> _TEXT_:

****************

Are My Cells Undifferentiated?

by Maggan

in Anxiety & Fear,Diagnosis,Pathology,Prognosis

Three days have passed since my diagnosis. When office work slows down, I feel panicky and restless. I debate whether to leave the office, but instead I turn to Google and type in “ductal invasive carcinoma” and “undifferentiated cells.”

It turns out to be extremely bad news.

Undifferentiated cells are abnormal looking cells that have changed from their origin and spread into the general cell population.  They tend to be the most aggressive of cancer cells and carry a “poor prognosis” meaning they are hard to stop from proliferating.

I am wired and my hands shake as I turn off my computer. Without changing voice mail, or forwarding my calls, I leave the office. I don’t wish anyone a good week-end. As far as I am concerned, my week-ends are ruined for all eternity. Despite the summer heat, I am chilled to the bone and I actually shiver as I walk along the broiling cement path towards the parking garage.

My husband looks up from his laptop, a bit surprised by my early arrival,  then he notices my ghostly expression and immediately stands up and puts his arms around me. In tears, I tell him about the undifferentiated cells, about how scared I am. He holds me, feels so solid and calm that I relax.

****************

> _Records from a data collection_:
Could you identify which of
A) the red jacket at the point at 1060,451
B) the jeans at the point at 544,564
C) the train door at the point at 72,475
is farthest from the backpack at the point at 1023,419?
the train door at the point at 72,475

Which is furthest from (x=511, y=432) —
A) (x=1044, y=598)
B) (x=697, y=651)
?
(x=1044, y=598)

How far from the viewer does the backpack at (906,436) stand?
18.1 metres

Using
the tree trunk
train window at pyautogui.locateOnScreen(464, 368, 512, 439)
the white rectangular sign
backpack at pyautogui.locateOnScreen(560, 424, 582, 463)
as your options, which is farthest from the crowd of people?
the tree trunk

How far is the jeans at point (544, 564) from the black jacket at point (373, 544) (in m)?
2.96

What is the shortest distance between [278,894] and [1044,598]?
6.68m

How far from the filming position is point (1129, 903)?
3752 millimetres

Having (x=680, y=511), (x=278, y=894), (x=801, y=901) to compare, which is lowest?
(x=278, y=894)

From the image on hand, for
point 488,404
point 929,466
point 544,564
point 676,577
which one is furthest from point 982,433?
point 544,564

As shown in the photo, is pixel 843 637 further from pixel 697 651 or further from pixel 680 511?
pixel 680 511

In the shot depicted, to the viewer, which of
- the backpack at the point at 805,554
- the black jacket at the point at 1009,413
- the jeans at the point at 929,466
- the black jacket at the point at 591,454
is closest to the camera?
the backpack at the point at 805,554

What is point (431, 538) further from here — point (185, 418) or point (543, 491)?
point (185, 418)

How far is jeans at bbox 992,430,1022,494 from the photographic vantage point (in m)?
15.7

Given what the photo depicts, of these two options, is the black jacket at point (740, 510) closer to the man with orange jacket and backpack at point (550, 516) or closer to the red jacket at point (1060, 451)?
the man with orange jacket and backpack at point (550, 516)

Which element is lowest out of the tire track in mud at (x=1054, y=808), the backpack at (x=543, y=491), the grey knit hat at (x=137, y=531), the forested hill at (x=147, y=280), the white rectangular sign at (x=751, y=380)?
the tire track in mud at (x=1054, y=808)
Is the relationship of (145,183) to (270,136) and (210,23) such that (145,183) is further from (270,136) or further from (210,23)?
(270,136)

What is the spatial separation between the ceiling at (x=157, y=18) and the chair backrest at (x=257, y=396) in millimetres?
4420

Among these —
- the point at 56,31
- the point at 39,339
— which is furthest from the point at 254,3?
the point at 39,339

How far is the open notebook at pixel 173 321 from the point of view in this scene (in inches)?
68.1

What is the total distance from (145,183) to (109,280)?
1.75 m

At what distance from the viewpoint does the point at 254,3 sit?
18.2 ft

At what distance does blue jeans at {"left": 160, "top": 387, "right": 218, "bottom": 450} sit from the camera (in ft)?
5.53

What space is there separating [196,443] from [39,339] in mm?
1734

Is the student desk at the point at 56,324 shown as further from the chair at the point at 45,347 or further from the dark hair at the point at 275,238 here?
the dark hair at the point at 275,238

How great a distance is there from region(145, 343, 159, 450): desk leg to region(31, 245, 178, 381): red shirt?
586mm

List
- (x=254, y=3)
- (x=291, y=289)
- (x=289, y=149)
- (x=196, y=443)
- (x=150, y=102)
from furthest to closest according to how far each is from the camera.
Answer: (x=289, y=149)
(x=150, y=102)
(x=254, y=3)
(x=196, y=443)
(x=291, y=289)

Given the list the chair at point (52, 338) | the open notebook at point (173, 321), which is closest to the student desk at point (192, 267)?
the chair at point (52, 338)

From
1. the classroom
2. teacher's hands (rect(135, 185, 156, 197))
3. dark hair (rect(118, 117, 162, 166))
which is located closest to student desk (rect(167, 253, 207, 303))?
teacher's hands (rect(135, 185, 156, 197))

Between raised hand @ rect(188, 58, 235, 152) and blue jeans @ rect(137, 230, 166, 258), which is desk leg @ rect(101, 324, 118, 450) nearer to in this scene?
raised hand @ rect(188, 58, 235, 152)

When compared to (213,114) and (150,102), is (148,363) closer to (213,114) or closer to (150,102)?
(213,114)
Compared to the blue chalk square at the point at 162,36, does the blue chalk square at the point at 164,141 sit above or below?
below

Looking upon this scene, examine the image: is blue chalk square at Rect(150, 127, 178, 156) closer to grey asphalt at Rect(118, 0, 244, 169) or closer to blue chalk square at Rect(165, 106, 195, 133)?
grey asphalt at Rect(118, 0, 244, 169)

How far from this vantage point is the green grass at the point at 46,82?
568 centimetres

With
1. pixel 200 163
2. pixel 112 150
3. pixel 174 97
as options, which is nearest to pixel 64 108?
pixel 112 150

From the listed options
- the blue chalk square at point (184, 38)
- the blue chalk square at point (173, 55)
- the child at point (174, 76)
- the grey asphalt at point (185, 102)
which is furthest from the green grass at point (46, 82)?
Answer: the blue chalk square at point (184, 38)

****************

> _ASSIGNMENT A_:
Duplicate the passage about undifferentiated cells from "in Anxiety &" up to and including "stop from proliferating.".
> _ASSIGNMENT B_:
Pick up the passage about undifferentiated cells after its final sentence and carry it forward.
These items have no connection to the passage about undifferentiated cells.

> _ANSWER SPACE A_:
in Anxiety & Fear,Diagnosis,Pathology,Prognosis

Three days have passed since my diagnosis. When office work slows down, I feel panicky and restless. I debate whether to leave the office, but instead I turn to Google and type in “ductal invasive carcinoma” and “undifferentiated cells.”

It turns out to be extremely bad news.

Undifferentiated cells are abnormal looking cells that have changed from their origin and spread into the general cell population.  They tend to be the most aggressive of cancer cells and carry a “poor prognosis” meaning they are hard to stop from proliferating.

> _ANSWER SPACE B_:
“We’ll get through this,” he says. “You will be OK. Why don’t you call the radiologist at the Breast “Care” Center to find out the exactly what is in your pathology report.”

My finger trembles as I dial the number. I am scared, angry and confused. Do I have a good prognosis or not? Or was the talk of good prognosis and slow growth just standard bullshit to minimize the bad news so Dr. Dork could get off the phone without having to deal with a hysterical patient?

“She is working in a different location today. A nurse will call you back.”

Within minutes, a physician calls. He calmly reads: infiltrating ductal carcinoma. He annunciates the key words: “moderately differentiated cells” He repeats Dr. Dork’s mantra: A good prognosis.

Moderately is good news, a lot better than poorly differentiated, and incredibly much better than undifferentiated. Of course, well differentiated would have been better. But my pulse slows down and my hands feel less clammy at the thought of those cells inside my boob being moderate.

But I am still shell shocked and I feel exactly as I once did when I, by seconds, avoided a head on collision at high speed.

I never ask him to send me a copy of the pathology report. How stupid is that? And why did he not offer?